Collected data
>> begin
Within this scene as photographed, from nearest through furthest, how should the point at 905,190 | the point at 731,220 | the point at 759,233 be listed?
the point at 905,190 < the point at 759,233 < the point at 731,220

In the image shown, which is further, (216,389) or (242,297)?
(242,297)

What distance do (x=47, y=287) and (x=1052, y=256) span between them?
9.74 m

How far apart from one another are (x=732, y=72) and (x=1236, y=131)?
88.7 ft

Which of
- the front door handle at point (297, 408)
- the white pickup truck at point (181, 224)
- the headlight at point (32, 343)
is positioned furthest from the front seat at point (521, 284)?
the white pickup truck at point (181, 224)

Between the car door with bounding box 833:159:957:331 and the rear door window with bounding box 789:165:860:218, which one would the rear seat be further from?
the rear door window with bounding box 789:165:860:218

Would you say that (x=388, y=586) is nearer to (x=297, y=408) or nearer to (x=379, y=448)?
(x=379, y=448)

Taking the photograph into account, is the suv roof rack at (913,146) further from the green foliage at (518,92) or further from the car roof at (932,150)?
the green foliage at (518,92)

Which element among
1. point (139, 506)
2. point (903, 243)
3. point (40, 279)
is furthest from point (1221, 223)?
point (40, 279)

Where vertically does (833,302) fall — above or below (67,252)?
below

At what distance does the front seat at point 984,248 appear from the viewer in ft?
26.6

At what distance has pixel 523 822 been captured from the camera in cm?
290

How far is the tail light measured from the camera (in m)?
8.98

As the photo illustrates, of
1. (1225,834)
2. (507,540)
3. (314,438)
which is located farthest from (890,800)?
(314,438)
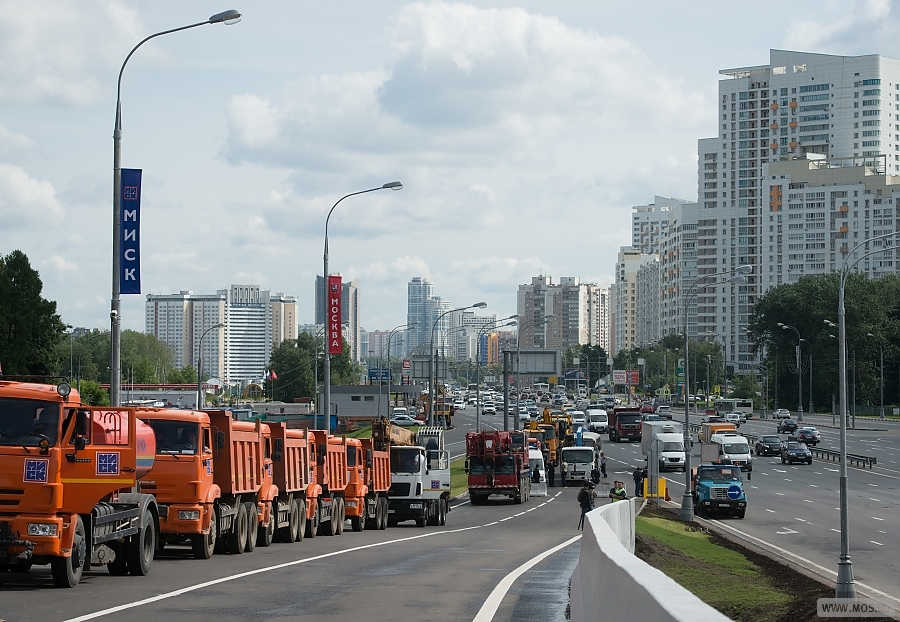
>> end
* PROBLEM TO WORK ON
Can you reproduce the collected data above line for line, with the pictures left out?

* SOLUTION BELOW
Within this scene as photographed, from nearest through furthest, how should the point at 905,190 | the point at 731,220 | the point at 759,233 be listed?
the point at 905,190 < the point at 759,233 < the point at 731,220

In the image shown, which is further, (216,389) or (242,297)?
(242,297)

What distance do (x=47, y=287) and (x=1052, y=256) span between them?
9.74 m

How far apart from one another are (x=732, y=72) and (x=1236, y=131)?
88.7 ft

Which of
- the front door handle at point (297, 408)
- the white pickup truck at point (181, 224)
- the headlight at point (32, 343)
is positioned furthest from the front seat at point (521, 284)?
the white pickup truck at point (181, 224)

Between the car door with bounding box 833:159:957:331 and the rear door window with bounding box 789:165:860:218, which one would the rear seat be further from?
the rear door window with bounding box 789:165:860:218

Would you say that (x=388, y=586) is nearer to (x=297, y=408) or nearer to (x=379, y=448)?
(x=379, y=448)

Taking the photograph into account, is the suv roof rack at (913,146) further from the green foliage at (518,92) or further from the car roof at (932,150)?
the green foliage at (518,92)

Which element among
1. point (139, 506)
2. point (903, 243)
3. point (40, 279)
is furthest from point (1221, 223)?
point (40, 279)

Where vertically does (833,302) fall — above or below (67,252)?
below

At what distance does the front seat at point 984,248 appear from the viewer in ft?
26.6

At what distance has pixel 523 822 been captured from the camera in cm?
290

How far is the tail light measured from the camera (in m)?
8.98

As the photo illustrates, of
1. (1225,834)
2. (507,540)
3. (314,438)
which is located farthest from (890,800)?
(314,438)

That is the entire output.